El día que una ola de violencia antisemita estalló en la Argentina: disparos al grito de "Viva Eichmann" y un estudiante herido
Revivimos un episodio oscuro en un colegio porteño: la escalada de violencia antisemita que culminó con un estudiante baleado. Tacuara, antisemitismo y la impunidad de una época.
¡Che, gente! Agárrense que hoy les traigo una historia que te deja helado el mate. Corría el año 1960, y mientras en el mundo se cocinaban cosas heavy, acá en Buenos Aires, en el Colegio Nacional "Domingo Faustino Sarmiento", se vivía un clima de terror.
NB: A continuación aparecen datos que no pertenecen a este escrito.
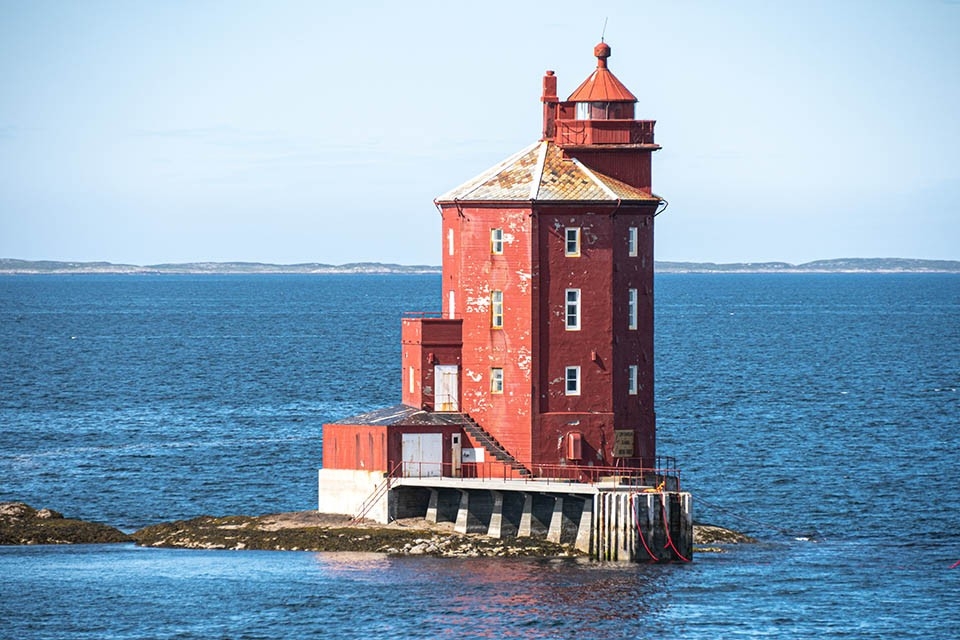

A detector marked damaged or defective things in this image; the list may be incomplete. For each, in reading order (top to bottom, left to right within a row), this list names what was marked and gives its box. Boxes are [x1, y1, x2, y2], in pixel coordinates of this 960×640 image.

rusted metal roof [564, 41, 636, 103]
rusted metal roof [436, 141, 656, 204]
Resulta que un grupo de pibes, enrolados en la Unión Nacionalista de Estudiantes Secundarios (UNES), que eran como la juventud del ultraderechista Movimiento Nacionalista Tacuara (MNT), se habían dedicado a hacerle la vida imposible a sus compañeros judíos. Pintadas, insultos, amenazas... ¡un quilombo!
La cosa explotó un 17 de agosto, después de un acto patrio. Según un informe policial, hubo "intercambio de disparos" cerca del colegio, pero la verdad es que los tacuaras salieron a cazar a sus "enemigos". En la esquina de Cerrito y Arenales, lo cercaron a un grupo y le gritaron de todo, vivando a Eichmann, el nazi que habían secuestrado los israelíes.
Uno de los pibes, Edgardo Manuel Trilnik, de 15 años, recibió un balazo y cayó al piso. "Me la dieron", alcanzó a decir. Por suerte, sobrevivió.
Este ataque fue uno de los puntos más altos de la violencia antijudía que se vivió en el país en esa época, como cuenta el historiador Emmanuel Kahan en su laburo "La ‘epidemia de la esvástica’ en Argentina".
¿Quiénes eran los Tacuara? Un grupo falangista, nacionalista, antisemita y anticomunista que actuaba como patota. Querían restaurar la enseñanza religiosa y meter un Estado Nacional-Sindicalista, onda Franco en España. Creían que había conspiraciones judías y comunistas para dominar el mundo, y reivindicaban a Hitler y Mussolini. ¡Una locura!
Después del ataque a Trilnik, siguieron los atentados contra colegios judíos y sinagogas. En 1962, secuestraron a una estudiante judía, Graciela Sirota, la torturaron y le marcaron una esvástica en el pecho. ¡Imaginate el horror!
Y en 1964, asesinaron a Raúl Alterman, un pibe judío y comunista. Los Tacuara le mandaron una carta a los padres: "Nadie mata porque sí nomás; a su hijo lo han matado porque era un perro judío comunista". ¡Qué nivel de odio!
Lo peor de todo es que casi nunca agarraban a los responsables de estos ataques, porque tenían contactos con la policía y con sectores del poder. Los gobiernos prometían investigar, pero todo quedaba en la nada.
Esta historia nos recuerda que el odio y la intolerancia pueden llevar a cosas terribles. Es importante que no nos olvidemos de esto para que nunca más se repita.